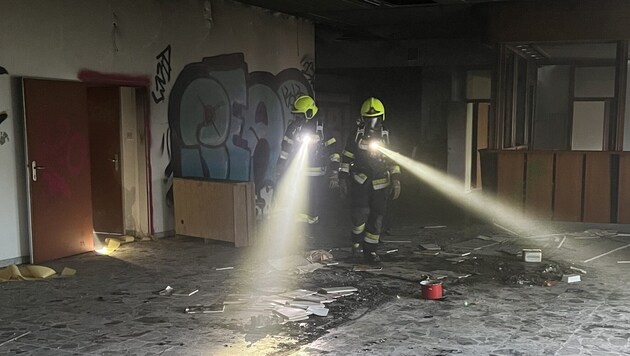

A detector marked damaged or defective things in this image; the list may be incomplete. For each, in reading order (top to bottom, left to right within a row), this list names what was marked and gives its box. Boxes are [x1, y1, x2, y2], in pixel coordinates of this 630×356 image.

damaged door [23, 78, 94, 262]
damaged door [88, 86, 124, 234]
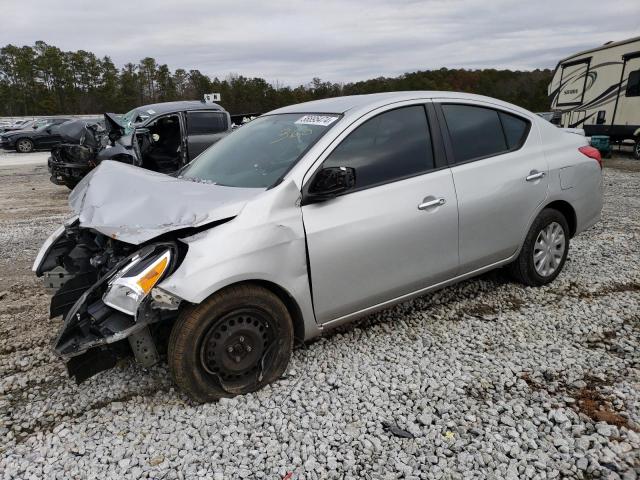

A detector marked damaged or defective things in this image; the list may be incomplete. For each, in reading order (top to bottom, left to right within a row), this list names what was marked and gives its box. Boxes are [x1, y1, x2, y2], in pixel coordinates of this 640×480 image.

damaged car in background [47, 100, 232, 188]
crushed front end [33, 220, 182, 382]
broken headlight [103, 249, 171, 316]
damaged hood [69, 160, 262, 244]
damaged car in background [33, 90, 604, 402]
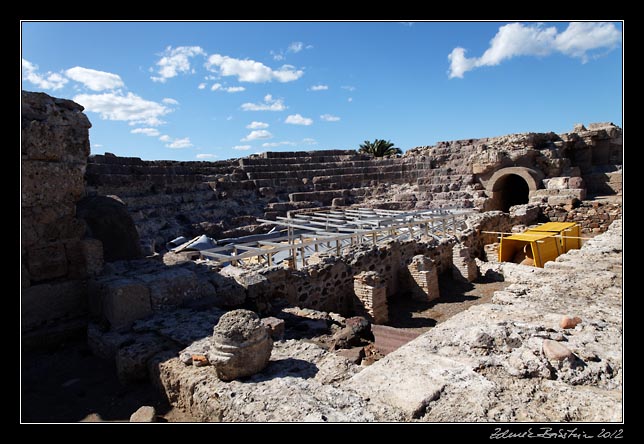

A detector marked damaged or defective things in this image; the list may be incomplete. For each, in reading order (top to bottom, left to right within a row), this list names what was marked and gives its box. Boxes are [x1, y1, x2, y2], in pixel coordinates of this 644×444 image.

broken wall section [21, 90, 100, 344]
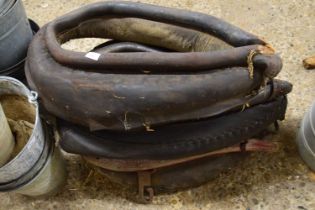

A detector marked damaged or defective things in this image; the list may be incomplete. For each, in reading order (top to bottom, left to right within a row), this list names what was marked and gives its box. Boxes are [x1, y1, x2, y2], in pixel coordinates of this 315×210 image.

rusty metal bracket [136, 171, 155, 203]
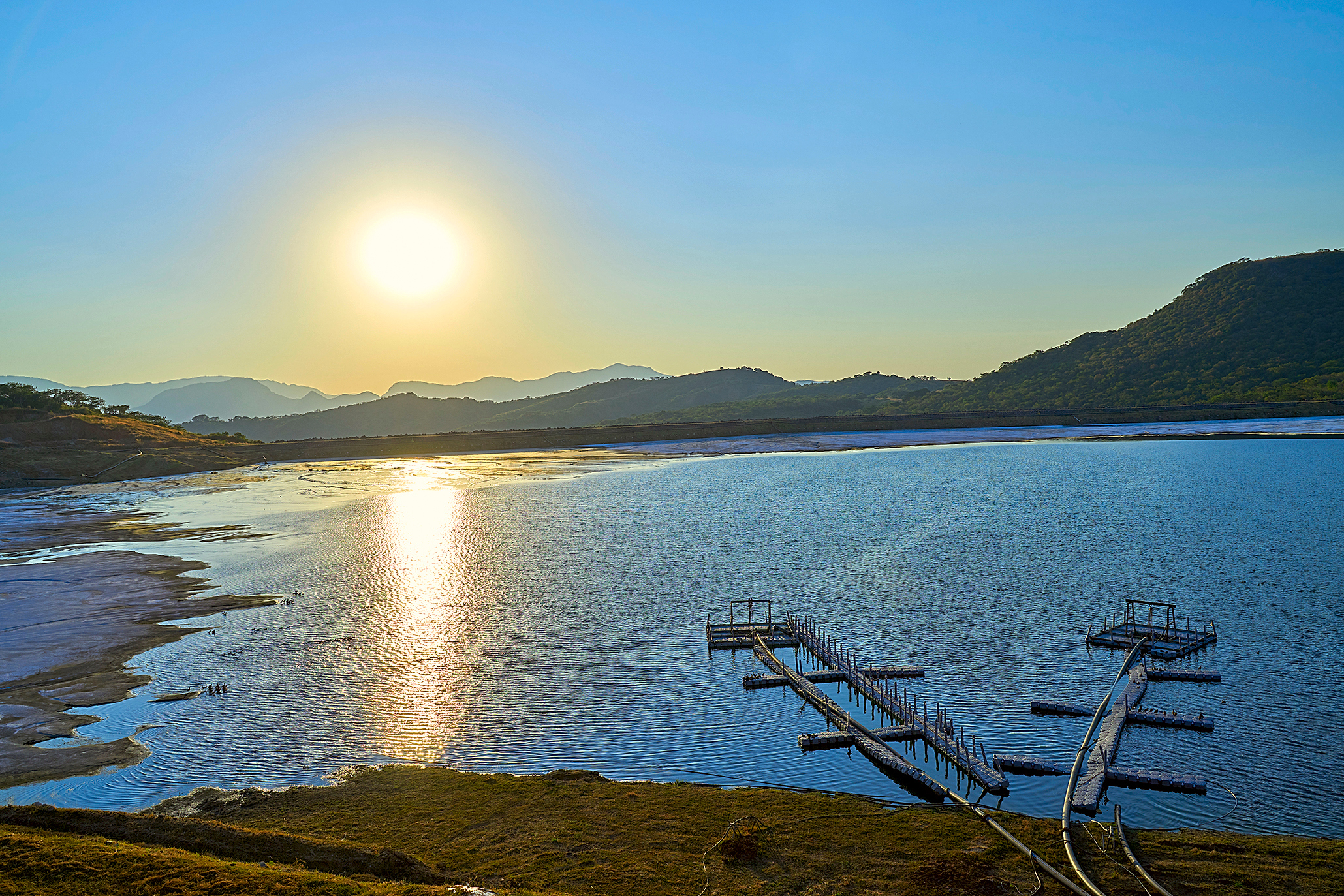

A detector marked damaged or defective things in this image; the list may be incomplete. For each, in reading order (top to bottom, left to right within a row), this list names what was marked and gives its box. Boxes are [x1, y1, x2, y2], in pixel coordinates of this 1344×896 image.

damaged floating pier [1097, 600, 1222, 663]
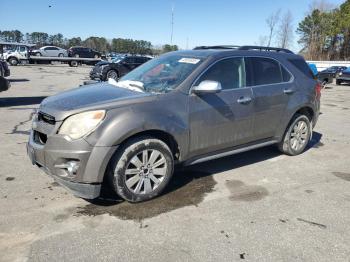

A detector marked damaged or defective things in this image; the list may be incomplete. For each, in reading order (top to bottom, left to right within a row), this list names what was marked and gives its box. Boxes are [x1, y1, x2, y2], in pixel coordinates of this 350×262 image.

damaged suv [27, 46, 320, 203]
◆ ◆ ◆ ◆ ◆ ◆ ◆
Work order:
Leave the pictures behind and repeat each entry exactly.

Expected answer:
A detector marked damaged or defective things in this image; the list may be incomplete. For each, in reading order (top to bottom, left to right within a row), this list names what was marked and gives its box. Boxes are [x1, y1, x2, y2], in pixel coordinates of this 630×356 image.

damaged door [23, 78, 94, 262]
damaged door [88, 86, 124, 234]

A detector marked damaged or defective things in this image; the list may be incomplete. For each, in reading order (top to bottom, left to right within a row), this list names what was marked and gives its box. Boxes are [x1, y1, x2, y2], in pixel coordinates of this 640×480 image.

damaged car in background [47, 100, 232, 188]
crushed front end [33, 220, 182, 382]
broken headlight [103, 249, 171, 316]
damaged hood [69, 160, 262, 244]
damaged car in background [33, 90, 604, 402]

A detector marked damaged or defective things in this image; the list may be incomplete. For each, in reading order (top to bottom, left to right within a row), this list names what was marked and gives its box. Boxes are [x1, y1, x2, y2], in pixel coordinates of this 644×444 image.

broken wall section [21, 90, 100, 344]

A detector marked damaged or defective things in this image; the list may be incomplete. For each, in reading order (top to bottom, left to right within a row), this list names what was marked and gives its box. Boxes are [x1, y1, x2, y2], in pixel coordinates of this 315×210 image.

rusty metal bracket [136, 171, 155, 203]

A detector marked damaged or defective things in this image; the list may be incomplete. For each, in reading order (top to bottom, left to right within a row), this list names what was marked and gives its box. Boxes are [x1, y1, x2, y2], in pixel coordinates of this 1344×896 image.

damaged floating pier [1097, 600, 1222, 663]

A detector marked damaged or defective things in this image; the list may be incomplete. For each, in reading order (top to bottom, left to right within a row), this list names what was marked and gives its box. Boxes are [x1, y1, x2, y2], in pixel coordinates of this 350×262 image.

damaged suv [27, 46, 320, 203]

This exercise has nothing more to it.